Set down exactly the lines from the one containing "In the photo" through the last line of the records below, both included, and nothing else.

--- Start of Exercise material ---

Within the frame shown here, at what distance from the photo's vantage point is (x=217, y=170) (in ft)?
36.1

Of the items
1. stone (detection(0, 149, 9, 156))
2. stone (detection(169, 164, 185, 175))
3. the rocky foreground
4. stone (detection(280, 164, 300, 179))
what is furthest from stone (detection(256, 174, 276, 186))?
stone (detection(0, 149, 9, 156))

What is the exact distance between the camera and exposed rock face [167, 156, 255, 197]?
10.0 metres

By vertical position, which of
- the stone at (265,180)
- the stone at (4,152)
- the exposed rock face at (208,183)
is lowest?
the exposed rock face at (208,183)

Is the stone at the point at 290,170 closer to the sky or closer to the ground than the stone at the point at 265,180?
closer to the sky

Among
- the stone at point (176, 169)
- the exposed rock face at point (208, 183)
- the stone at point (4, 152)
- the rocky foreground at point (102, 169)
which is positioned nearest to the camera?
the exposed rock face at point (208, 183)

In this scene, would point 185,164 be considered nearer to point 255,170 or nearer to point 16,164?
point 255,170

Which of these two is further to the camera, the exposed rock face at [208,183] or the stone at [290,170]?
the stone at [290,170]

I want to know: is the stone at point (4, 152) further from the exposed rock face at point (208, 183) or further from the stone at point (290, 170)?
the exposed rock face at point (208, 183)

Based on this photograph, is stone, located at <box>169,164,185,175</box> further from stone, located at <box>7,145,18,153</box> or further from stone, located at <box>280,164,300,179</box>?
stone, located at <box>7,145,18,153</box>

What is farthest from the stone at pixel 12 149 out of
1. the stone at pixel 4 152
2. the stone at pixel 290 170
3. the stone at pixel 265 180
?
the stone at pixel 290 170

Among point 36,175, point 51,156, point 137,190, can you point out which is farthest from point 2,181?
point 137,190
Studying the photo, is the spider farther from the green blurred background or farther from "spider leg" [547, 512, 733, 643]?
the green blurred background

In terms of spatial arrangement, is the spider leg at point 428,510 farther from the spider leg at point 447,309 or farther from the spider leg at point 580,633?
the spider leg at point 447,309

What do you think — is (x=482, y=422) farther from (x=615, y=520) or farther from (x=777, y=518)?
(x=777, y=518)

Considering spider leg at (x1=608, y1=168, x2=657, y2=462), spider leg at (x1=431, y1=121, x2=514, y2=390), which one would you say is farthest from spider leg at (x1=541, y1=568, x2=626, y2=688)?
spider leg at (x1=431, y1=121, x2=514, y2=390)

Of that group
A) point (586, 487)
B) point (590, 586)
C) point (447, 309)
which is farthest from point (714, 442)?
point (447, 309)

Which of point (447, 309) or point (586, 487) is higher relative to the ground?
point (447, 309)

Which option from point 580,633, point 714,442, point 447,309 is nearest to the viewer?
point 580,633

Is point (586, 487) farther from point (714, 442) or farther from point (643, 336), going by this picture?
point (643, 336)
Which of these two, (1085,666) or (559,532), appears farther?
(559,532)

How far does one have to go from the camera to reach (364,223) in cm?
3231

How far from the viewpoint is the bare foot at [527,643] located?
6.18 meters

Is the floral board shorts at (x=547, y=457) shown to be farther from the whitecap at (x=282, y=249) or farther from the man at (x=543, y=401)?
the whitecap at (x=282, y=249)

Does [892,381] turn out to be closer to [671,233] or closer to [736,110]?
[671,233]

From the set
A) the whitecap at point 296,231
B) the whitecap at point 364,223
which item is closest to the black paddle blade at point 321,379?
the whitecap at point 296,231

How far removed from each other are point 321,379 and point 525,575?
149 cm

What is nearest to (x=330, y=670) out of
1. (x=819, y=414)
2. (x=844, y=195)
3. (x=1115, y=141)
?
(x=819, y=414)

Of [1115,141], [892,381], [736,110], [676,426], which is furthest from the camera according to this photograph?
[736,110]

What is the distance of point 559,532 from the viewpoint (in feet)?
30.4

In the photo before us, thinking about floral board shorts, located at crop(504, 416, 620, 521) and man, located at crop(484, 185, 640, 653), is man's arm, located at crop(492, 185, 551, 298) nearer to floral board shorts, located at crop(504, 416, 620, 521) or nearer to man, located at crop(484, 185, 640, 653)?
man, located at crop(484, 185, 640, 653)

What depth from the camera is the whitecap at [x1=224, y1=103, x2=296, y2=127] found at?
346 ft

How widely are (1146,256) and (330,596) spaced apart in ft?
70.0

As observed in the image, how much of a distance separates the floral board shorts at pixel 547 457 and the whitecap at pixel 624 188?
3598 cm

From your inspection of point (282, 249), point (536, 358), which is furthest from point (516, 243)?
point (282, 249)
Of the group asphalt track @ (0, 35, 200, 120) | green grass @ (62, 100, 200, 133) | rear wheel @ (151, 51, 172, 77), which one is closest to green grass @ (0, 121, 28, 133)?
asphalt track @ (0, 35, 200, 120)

--- End of Exercise material ---

Result of the exercise —
In the photo before us, thinking about floral board shorts, located at crop(504, 416, 620, 521) and man, located at crop(484, 185, 640, 653), is man's arm, located at crop(492, 185, 551, 298) nearer to floral board shorts, located at crop(504, 416, 620, 521) or nearer to man, located at crop(484, 185, 640, 653)?
man, located at crop(484, 185, 640, 653)

What depth from the camera is the whitecap at [x1=224, y1=103, x2=296, y2=127] found at?
346 ft

How widely are (1146,256) and (330,596) spaced apart in ft?
70.0

As observed in the image, how much of a distance separates the floral board shorts at pixel 547 457 and the whitecap at pixel 624 188?
3598 cm

From your inspection of point (282, 249), point (536, 358), which is furthest from point (516, 243)?
point (282, 249)
Of the group asphalt track @ (0, 35, 200, 120) | green grass @ (62, 100, 200, 133) | rear wheel @ (151, 51, 172, 77), which one is closest to green grass @ (0, 121, 28, 133)?
asphalt track @ (0, 35, 200, 120)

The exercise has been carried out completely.